Fleeing war and persecution, Australia's new arrivals push our food culture forward. DANI VALENT explores the contributions of the country's refugee communities.

- DANI VALENT

A taste of refuge

IF YOU'VE EATEN PHO OR FALAFEL OR JOLLOF rice in Australia, chances are you've engaged with a recipe that has travelled here with a refugee. Stories of displacement are intertwined with the Australian story, beginning (and continuing) with the violence of colonisation, and persisting through waves of migration. In the past 200 years, almost a million people have arrived in Australia as refugees, compelled to leave their homelands under pressure, often in extreme danger and usually with scant possessions. We would be eating very differently without their contributions.

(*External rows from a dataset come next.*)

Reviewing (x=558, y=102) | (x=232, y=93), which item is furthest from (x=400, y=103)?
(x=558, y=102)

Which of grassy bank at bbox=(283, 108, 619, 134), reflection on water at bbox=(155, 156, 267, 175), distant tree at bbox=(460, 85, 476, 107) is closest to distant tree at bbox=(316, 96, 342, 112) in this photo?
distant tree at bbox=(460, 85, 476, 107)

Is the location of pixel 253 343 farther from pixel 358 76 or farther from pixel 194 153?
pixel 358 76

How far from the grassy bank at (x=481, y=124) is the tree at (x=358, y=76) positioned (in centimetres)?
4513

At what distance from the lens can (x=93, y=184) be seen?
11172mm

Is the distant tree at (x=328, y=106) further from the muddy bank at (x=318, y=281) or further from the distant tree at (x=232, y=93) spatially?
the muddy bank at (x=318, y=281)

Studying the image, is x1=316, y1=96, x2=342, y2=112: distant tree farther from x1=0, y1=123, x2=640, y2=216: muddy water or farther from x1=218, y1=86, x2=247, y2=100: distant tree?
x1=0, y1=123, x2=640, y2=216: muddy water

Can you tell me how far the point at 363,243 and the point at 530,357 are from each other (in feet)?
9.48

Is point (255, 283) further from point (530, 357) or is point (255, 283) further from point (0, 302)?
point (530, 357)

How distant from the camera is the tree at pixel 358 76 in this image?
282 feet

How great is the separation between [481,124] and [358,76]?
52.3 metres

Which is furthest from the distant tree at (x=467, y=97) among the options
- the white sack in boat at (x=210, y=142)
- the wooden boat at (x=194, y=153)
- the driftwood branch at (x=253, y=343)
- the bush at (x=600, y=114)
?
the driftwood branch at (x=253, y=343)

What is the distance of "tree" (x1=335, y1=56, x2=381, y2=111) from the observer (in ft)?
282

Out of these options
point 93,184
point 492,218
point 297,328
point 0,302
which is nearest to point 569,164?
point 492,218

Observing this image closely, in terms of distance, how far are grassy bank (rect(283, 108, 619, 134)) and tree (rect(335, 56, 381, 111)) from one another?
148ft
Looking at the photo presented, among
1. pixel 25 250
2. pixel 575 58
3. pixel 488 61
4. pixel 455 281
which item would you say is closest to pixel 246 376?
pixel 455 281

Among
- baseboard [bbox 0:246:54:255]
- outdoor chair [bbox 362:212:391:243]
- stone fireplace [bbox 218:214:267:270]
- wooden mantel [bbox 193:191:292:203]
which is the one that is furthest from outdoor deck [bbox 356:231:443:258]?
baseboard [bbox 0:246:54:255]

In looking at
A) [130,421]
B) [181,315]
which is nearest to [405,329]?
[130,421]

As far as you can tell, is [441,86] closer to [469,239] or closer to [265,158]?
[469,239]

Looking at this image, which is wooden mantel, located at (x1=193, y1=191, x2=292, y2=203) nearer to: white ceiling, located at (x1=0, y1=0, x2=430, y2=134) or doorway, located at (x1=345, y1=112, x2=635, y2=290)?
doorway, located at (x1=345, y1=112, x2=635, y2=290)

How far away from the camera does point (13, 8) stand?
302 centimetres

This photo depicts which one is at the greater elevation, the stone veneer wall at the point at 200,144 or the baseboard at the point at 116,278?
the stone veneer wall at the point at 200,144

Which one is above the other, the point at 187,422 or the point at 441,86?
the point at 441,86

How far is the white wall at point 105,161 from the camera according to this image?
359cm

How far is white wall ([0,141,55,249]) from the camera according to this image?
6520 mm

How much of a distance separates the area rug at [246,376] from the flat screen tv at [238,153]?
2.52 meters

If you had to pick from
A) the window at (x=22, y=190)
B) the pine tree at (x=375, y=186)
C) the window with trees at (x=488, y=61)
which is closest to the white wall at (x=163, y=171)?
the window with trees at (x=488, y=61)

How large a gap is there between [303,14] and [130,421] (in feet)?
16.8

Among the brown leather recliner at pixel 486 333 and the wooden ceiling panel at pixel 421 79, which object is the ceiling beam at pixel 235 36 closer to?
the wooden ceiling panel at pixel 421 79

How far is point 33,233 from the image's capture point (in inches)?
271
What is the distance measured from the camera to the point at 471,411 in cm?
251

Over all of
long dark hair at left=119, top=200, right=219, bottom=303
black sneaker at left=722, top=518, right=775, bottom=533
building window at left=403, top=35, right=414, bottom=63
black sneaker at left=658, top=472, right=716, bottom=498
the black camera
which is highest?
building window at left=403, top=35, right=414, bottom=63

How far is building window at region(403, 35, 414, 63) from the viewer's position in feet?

Evette Quoibia came to Australia as a refugee in 2007. She's Liberian but travelled through the Cote d'Ivoire and Ghana on her difficult journey to Melbourne. She now owns Jollof Vibe (opened in August in Melbourne), which focuses on the West African food she grew up with. "Refugees bring different tastes and varieties to the food culture here," she says. "Australian food would be pretty boring without us." It's not just new flavours and dishes, it's also modes of eating and an approach to ingredients. "I've taught Australians that they can eat sweet potato leaves," says Quoibia, who serves the greens with rice. "Some things that were wasted have now become food."